Donald Trump’s debate performance “was like a 4chan post come to life,” said CNN’s Jake Tapper. Photo by Pablo Martinez Monsivais / The Associated Press

CNN
The Republican nominee for president went on live TV and presented an unhinged, debunked Facebook rumor as fact. When corrected (several times) by a moderator, Donald Trump doubled down: “The people on television say their dog was eaten by the people that went there.”

“They’re eating the dogs,” quickly became a punchline among commentators who understand that the whole story about Haitian immigrants eating people’s pets in Ohio was a lie, rooted in a well-established racist history.

It’s the kind of outrage-bait that, while disgusting, is hardly unexpected on Facebook these days.

But the claim’s elevation to the presidential debate stage underscores a grim reality about the internet in 2024: Misinformation is everywhere, platforms are giving up on moderation and AI is making it all worse.

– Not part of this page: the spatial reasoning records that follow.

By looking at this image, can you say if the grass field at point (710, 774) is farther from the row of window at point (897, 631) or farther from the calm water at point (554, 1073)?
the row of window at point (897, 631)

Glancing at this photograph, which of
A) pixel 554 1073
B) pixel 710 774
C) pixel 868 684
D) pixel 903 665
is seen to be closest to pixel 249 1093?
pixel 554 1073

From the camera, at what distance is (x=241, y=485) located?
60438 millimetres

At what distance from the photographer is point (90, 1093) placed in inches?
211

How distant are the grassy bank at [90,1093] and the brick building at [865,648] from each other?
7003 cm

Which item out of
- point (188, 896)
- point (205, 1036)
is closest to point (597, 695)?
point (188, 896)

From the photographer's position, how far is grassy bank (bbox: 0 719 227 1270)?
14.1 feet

Trump’s debate performance “was like a 4chan post come to life,” said CNN’s Jake Tapper.

It’s an apt analogy.

4chan, once an innocuous online message board for anime enthusiasts in the early 2000s, is a prime example of what happens when you remove the guardrails from a social media site, with only a handful of community members regulating it. Over the years, 4chan has become a cesspool of violence, conspiracy theories and its own particular brand of “edgelord white supremacy,” as the Verge put it.